The Illusion of Security – Part 2

Good morning everyone! Today’s post is the conclusion to my post from last Monday. Whereas that one exhibited more of an “old testament” tone, today’s is more in the “gospel” direction. It felt good to write it and I hope it feels equally good to read it.

I believe I’ve used this picture before, but I don’t even care. It’s an awesome message that tends to come true more often than not.

But just like with anything else, too much of a good thing becomes a bad thing. I’m on track to be a millionaire by forty if I continue to work that long and I still spend sleepless nights envisioning what might happen if I lose my job. I get worked up over relatively small setbacks that pose almost zero threat to my long term success in any area of life. Through hard work on my mindset and rapidly improving actual circumstances, I have gotten better about this. But my desires are still way too close to the security end of the spectrum. As far as I can tell, there are at least two antidotes to this problem.

One is to assess your position and worst case scenario from a rational viewpoint. Think about things as if an average, unbiased observer was watching your life on tv. In my case, if I lost my job, I could live on cash for at least six months without that income and if I needed to go further, I could liquidate enough in other assets to extend that by years. It is pretty difficult to imagine a scenario where I wouldn’t have another job by the time all my assets were exhausted and it wouldn’t even have to be a remotely comparable job to my existing one since my living expenses are less than $30k a year and I could cut them by half and still have everything I technically needed. But if none of that worked out, I have friends and family. I’m not the easiest guy on earth to get along with, as you may have guessed by reading my blog, but there is almost a zero percent chance that no one would take me in while I worked to get back on my feet. Even if no one would, there are organizations and programs dedicated to people in such dire circumstances. And even if none of that helped me, I see homeless people on the streets every day; they are surviving somehow. Almost the entirety of this analysis is absurd because I’m relatively unlikely to take the very first step down the path I’ve just described. I’m well educated and intelligent, I have a good work ethic, there is a (generally) high demand for people with my skillset, and thus far, my income has increased rapidly and consistently.

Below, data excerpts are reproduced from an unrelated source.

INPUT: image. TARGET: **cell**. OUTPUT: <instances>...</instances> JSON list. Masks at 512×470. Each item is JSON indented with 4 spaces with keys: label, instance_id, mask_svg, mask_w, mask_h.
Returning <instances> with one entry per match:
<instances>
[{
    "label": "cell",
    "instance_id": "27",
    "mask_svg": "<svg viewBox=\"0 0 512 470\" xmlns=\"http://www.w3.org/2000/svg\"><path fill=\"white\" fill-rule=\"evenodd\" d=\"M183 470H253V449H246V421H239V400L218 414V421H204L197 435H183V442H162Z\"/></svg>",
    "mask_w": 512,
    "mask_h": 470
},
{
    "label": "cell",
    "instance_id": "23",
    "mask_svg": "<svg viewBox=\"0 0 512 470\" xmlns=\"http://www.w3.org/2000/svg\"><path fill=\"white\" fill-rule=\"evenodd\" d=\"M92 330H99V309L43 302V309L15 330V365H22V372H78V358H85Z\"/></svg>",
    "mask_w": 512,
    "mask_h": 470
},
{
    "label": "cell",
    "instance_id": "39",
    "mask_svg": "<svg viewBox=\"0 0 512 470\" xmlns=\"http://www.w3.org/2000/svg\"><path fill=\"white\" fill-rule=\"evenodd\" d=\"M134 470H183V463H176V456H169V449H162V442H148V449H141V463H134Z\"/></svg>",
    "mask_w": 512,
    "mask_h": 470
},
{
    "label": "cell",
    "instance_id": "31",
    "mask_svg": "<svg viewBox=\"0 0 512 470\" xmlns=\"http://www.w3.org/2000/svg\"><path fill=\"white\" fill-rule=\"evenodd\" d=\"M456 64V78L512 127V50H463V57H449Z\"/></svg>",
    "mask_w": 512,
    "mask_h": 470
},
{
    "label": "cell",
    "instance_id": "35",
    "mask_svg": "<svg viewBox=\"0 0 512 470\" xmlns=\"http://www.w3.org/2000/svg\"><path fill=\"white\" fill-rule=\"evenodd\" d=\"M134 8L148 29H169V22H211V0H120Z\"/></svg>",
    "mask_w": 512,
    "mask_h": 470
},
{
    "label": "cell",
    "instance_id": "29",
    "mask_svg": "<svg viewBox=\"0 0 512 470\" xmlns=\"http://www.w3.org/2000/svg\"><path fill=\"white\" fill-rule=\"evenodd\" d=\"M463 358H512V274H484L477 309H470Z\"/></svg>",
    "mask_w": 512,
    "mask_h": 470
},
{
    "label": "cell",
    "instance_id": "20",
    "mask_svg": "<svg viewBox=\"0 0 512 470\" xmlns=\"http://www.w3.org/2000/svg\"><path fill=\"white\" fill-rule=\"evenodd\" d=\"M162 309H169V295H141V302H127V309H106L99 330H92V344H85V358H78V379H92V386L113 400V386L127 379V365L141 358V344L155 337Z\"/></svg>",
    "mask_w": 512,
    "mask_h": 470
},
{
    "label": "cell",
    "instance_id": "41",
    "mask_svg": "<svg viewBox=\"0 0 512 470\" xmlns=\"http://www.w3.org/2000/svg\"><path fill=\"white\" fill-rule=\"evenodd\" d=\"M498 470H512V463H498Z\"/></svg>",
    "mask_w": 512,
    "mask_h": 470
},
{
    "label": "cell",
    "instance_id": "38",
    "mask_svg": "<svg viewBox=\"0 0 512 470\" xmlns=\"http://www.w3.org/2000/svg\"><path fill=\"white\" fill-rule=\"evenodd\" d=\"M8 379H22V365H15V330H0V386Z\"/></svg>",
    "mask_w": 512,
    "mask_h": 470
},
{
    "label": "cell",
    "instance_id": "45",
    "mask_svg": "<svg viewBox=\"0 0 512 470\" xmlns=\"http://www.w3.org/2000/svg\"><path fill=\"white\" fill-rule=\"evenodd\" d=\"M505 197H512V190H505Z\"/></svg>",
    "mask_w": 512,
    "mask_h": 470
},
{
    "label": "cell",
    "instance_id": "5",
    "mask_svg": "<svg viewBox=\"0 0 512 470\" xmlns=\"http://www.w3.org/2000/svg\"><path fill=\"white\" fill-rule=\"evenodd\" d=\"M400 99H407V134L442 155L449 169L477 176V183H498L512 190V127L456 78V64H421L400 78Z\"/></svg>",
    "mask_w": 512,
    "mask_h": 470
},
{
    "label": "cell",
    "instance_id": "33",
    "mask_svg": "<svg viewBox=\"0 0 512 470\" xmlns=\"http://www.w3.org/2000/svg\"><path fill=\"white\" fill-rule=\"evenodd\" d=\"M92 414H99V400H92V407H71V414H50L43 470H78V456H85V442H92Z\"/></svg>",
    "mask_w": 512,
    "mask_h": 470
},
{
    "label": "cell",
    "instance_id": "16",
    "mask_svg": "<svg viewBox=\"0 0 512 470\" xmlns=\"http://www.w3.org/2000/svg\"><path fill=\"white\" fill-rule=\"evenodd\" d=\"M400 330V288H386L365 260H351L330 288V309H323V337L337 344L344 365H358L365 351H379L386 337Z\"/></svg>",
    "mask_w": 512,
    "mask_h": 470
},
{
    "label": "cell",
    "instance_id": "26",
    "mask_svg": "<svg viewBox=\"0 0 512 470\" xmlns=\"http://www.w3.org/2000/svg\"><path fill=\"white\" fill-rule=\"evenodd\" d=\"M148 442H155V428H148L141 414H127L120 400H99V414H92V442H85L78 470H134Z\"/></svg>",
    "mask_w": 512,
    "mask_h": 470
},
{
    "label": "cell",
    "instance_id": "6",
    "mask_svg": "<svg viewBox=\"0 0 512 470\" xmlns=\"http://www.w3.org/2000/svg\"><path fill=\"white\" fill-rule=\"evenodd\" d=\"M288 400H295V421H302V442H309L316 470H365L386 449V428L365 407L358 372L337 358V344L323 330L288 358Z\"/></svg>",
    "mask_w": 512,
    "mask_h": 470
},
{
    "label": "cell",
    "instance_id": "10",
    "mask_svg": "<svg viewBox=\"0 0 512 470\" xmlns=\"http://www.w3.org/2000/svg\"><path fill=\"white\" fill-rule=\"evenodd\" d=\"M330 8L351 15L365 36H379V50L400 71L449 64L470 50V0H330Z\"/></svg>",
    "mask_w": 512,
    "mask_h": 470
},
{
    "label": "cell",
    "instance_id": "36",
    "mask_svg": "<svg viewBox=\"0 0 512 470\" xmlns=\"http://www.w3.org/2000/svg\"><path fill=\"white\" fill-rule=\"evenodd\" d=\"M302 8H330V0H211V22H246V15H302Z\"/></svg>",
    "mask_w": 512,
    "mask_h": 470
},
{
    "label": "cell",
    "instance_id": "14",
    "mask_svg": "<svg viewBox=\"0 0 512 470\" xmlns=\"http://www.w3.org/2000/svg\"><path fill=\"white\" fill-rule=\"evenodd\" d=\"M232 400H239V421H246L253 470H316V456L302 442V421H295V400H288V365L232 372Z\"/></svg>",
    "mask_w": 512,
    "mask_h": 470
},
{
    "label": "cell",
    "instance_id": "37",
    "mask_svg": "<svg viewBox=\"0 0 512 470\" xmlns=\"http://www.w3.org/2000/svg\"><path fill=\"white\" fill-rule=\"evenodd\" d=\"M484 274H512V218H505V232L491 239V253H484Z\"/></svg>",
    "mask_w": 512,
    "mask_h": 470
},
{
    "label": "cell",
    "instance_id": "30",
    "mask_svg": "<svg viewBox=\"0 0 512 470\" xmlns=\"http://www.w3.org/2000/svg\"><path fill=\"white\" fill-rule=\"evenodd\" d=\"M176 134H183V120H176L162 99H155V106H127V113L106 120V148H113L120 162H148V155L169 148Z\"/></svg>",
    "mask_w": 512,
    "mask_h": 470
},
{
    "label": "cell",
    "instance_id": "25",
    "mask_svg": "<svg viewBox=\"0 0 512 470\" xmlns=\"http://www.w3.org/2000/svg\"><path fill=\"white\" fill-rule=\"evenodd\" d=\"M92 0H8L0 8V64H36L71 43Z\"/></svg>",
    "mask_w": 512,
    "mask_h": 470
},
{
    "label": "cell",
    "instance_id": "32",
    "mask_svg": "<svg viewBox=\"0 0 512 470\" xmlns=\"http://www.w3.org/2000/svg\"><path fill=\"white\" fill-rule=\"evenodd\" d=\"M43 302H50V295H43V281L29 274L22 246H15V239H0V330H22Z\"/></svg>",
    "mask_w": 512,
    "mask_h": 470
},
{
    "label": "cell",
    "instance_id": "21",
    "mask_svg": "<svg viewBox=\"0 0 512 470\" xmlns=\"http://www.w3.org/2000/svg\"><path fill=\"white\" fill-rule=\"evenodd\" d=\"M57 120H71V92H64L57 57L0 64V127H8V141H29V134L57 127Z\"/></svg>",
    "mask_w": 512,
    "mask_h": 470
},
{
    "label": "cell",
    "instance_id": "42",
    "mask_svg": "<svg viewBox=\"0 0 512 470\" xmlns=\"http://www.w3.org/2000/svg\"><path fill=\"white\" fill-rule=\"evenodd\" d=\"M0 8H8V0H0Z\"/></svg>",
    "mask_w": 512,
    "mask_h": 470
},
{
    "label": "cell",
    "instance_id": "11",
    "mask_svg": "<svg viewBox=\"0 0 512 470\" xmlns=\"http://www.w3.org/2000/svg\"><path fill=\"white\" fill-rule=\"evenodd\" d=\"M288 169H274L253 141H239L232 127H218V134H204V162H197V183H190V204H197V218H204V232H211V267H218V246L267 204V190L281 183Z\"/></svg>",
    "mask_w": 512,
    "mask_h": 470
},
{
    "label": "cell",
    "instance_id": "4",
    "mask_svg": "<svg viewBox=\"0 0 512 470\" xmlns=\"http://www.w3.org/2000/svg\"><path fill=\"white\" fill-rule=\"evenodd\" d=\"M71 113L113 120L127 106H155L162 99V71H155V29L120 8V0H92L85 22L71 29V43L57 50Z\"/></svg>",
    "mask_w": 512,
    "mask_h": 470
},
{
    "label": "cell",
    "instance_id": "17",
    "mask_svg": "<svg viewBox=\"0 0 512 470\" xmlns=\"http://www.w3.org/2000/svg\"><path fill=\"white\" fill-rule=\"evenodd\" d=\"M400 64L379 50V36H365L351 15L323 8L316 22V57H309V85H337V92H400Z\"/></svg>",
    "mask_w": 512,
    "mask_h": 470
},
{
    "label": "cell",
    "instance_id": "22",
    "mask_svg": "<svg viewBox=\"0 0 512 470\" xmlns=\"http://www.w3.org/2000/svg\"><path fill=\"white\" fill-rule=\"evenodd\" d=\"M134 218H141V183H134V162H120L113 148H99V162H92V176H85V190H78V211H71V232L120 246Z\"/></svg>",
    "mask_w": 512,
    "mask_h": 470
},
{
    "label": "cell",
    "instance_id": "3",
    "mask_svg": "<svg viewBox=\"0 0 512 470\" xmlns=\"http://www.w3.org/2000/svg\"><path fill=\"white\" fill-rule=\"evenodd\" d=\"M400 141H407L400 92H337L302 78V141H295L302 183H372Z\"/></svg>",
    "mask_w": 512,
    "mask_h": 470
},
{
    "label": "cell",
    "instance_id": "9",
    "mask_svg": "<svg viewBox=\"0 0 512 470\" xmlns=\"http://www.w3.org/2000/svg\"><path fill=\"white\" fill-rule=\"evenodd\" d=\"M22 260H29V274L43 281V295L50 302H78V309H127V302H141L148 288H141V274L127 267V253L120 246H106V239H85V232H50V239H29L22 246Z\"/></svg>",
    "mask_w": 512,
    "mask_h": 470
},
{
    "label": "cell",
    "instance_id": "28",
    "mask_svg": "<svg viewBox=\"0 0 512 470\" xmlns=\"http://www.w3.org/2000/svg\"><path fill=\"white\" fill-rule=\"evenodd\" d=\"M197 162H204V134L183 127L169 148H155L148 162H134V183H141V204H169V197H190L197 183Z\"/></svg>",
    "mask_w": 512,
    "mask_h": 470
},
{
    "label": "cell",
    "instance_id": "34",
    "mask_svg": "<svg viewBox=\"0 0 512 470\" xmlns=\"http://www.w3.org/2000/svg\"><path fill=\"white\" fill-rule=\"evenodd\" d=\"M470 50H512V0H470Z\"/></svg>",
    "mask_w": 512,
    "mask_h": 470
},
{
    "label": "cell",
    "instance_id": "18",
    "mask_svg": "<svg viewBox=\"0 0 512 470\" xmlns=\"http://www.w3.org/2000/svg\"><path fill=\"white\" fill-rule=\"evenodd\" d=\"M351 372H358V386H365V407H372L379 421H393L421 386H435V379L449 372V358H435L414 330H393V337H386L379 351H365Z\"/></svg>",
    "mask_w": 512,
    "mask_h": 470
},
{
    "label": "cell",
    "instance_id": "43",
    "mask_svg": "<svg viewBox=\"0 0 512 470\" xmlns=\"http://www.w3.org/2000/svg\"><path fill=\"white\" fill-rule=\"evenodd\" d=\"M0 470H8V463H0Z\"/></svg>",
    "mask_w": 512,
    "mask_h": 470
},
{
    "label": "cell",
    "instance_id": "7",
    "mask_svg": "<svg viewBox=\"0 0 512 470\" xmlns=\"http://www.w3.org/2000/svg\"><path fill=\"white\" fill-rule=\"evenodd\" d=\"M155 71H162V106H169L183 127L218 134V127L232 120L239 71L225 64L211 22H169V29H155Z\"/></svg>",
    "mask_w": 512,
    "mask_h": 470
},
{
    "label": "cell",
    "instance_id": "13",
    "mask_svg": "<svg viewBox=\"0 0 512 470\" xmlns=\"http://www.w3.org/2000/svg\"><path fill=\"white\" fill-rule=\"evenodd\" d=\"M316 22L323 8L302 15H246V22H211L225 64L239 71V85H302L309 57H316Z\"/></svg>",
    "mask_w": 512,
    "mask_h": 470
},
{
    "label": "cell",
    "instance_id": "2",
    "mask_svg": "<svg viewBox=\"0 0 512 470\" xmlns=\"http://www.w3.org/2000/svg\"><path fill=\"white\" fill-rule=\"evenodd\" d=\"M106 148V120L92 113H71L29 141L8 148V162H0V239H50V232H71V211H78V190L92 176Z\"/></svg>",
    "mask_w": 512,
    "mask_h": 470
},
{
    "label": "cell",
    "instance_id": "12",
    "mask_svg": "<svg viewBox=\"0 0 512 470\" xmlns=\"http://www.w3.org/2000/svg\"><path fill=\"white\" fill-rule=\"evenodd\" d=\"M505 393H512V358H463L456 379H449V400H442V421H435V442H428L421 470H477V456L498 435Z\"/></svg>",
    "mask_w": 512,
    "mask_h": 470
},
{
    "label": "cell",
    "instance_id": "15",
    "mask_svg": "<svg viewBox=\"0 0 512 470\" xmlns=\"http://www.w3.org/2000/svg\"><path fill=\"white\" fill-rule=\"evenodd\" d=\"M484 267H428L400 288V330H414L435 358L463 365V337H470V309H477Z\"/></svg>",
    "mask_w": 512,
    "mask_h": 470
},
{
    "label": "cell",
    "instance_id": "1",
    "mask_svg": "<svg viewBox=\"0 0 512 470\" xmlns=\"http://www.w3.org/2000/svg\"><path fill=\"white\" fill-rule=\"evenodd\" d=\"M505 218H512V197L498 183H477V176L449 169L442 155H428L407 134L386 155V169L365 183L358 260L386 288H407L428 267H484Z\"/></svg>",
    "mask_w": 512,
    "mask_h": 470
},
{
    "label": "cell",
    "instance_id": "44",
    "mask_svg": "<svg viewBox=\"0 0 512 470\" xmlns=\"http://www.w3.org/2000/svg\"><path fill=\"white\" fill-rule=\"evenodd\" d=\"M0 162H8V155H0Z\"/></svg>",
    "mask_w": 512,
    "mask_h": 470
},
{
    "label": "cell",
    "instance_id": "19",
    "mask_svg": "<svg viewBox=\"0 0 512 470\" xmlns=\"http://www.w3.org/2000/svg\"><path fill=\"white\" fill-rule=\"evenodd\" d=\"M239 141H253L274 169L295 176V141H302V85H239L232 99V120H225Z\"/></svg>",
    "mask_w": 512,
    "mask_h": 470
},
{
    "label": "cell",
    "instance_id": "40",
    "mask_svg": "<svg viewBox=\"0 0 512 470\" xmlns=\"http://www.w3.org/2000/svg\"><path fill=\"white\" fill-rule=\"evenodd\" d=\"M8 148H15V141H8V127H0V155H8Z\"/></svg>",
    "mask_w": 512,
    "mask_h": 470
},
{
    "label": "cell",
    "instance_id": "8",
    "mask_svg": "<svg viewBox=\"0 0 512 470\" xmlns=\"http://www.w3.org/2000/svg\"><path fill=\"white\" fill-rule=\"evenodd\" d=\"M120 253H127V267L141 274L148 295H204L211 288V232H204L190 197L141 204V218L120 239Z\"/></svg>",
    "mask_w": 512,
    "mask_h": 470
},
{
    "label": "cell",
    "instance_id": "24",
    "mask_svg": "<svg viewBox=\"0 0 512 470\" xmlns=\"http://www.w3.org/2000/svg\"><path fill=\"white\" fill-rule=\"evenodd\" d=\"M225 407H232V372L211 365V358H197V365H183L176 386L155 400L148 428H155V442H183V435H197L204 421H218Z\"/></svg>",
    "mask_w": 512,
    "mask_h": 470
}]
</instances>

Another approach is to look at things from the opposite point of view. Since graduating from college, my income has risen over 20% on an annualized basis and while obviously not infinitely sustainable, the rate has only increased as the years have gone on. While I’m on a strongly upward trend in my current job, it is fairly common knowledge within my industry that my employer offers more of an experience building opportunity than a wealth building one and as such, the pay is on the low end of the market. I occasionally get calls from recruiters throwing out numbers $50-100k higher than my current total compensation in an effort to get me to interview for positions I’m getting more qualified for every day. Those calls are getting more frequent over time and in the next year or two, it’s likely that the right one will come. I have a profitable side business that I will likely be able to scale up as large as I would ever want to. My investment account balances grow pretty rapidly since I’m adding a huge portion of my income to them on an ongoing basis. I have a great network of past and current coworkers, many of whom I count as friends. And I have talents besides the ones I’m currently using to bring in money that I have only barely begun to explore. A strong argument could be made that I am likely to have substantially more resources for the foreseeable future – not less, and certainly not none.

All in all, I’m an extremely fortunate guy and a hell of a lot would have to go wrong in this world before I’d be on the street. Your situation may be better or worse than mine but working through the analysis would likely make you feel better if you’re a chronic worrier like me. If it doesn’t make you feel better, then figure out what would and start setting some goals that will help you move in that direction. But the bottom line is this: time spent worrying irrationally is time that could have been spent enjoying the buffet of happy experiences and growth opportunities life offers every day.